Kalhate menduga ada persaingan tidak sehat antara produsen minyak kelapa sawit dan minyak kelapa.
Masa depan
Sektor agraria dan perikanan menjadi dua jantung ekonomi warga asli Maluku Utara. Terganggunya sektor tersebut pasti akan berdampak bagi kehidupan dan ekonomi warga. Kawasan Patani di Halmahera Tengah menyimpan potensi perikanan, perkebunan, dan pariwisata yang besar. Hamparan laut biru dan pasir putih di bibir Pulau Moor, ribuan hektar lahan cengkeh dan pala, dan puluhan titik penangkapan ikan menjadi sedikit dari potensi yang bisa dimaksimalkan.
Ketua Himpunan Nelayan Seluruh Indonesia (HNSI) Halhamera Tengah Badar Manawi berharap, potensi tersebut menunjukkan masyarakat tidak bergantung pada pertambangan semata. Ia pun risau ketika industri ekstraktif yang meluas di Maluku Utara ikut merusak wilayahnya. Tidak hanya itu, para pemuda pun menjadi lebih tertarik pergi ke lingkar tambang.
Pengalaman dari wilayah lingkar tambang menjadi pelajaran penting yang diambil oleh Badar. ”Lihat Gebe, setelah dikeruk, ditinggalkan, sekarang ada Sagea yang tercemar. Saya tidak ingin desa saya kena dampak buruk itu,” ujarnya.

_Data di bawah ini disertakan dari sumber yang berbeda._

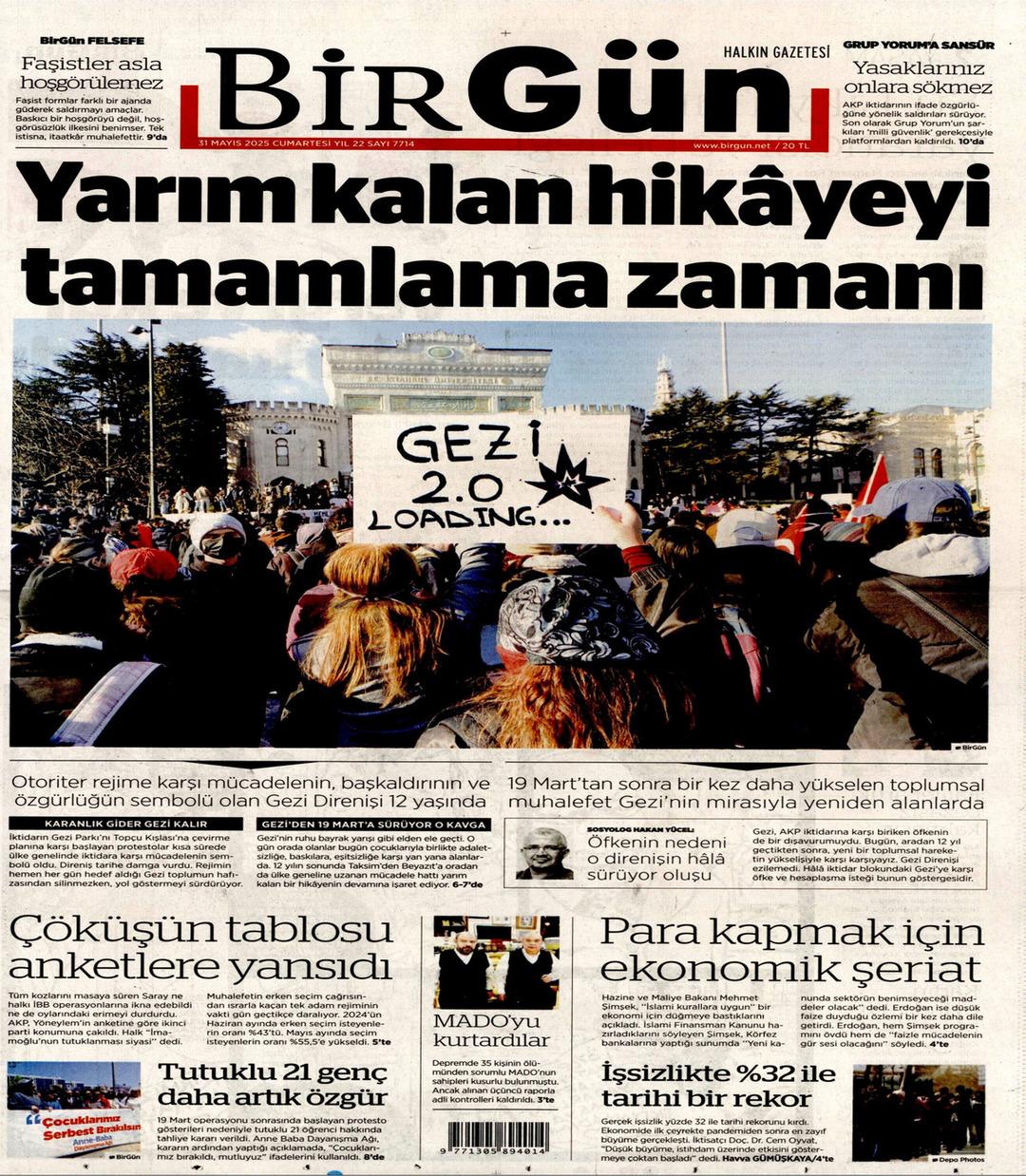 BirGün Gazetesi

Hilirisasi produk yang didorong pemerintah seharusnya juga menyasar sektor lain, khususnya perikanan. Kawasan laut di daerah Patani masuk dalam Wilayah Pengelolaan Perikanan 715. Ia mengatakan, di kawasan ini terdapat 45 titik penangkapan ikan tuna dari total 112 titik penangkapan. Hal ini karena posisinya yang berbatasan langsung dengan Samudra Pasifik bagian selatan sehingga menjadi jalur migrasi ikan.

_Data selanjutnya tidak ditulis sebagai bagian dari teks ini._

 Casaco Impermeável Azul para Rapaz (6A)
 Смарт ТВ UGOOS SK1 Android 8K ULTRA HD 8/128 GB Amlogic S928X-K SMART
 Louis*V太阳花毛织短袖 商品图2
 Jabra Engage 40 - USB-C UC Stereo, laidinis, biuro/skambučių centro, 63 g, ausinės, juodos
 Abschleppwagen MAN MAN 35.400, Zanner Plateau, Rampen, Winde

”Pemerintah bisa membangun industri pengolahan ikan kaleng di sini, juga bangun penyimpanan es. Sektor ini pasti akan menyerap lapangan kerja karena warga sudah memiliki keahilan untuk itu,” ujarnya.
Baca juga: Komoditas Cengkeh: Sejarah, Manfaat, Produsen Dunia, dan Produksi Indonesia
Wakil Direktur Lembaga Mitra Lingkungan Maluku Utara Siti Barora mengatakan, kehadiran industri pertambangan dan pengolahan melalui skema Proyek Strategis Nasional (PSN) acapkali membuat posisi petani dan nelayan lemah. Label PSN membuat tata ruang wilayah mudah diubah. Hasilnya, kehidupan masyarakat asli Maluku Utara yang bercorak pertanian dan perikanan terdampak.
Kehadiran industri ekstraktif membuat perdebatan hanya berpusat dalam lingkaran pembagian dana bagi hasil dan pertumbuhan ekonomi. Namun, dampaknya tidak dirasakan luas oleh semua orang. ”Zona pertanian digeser jadi zona pertambangan dan seterusnya. Posisi warga Maluku Utara malah menjadi lemah dalam konteks pembangunan ekonomi wilayahnya sendiri,” ujarnya.
Situasi ini diharapkan menjadi refleksi besar bagi pemerintah daerah dan pemerintah pusat dalam HUT Ke-24 Maluku Utara. Potensi besar pertanian dan perikanan perlu juga dikelola menjadi bingkai yang membangun ekonomi Maluku Utara di masa depan.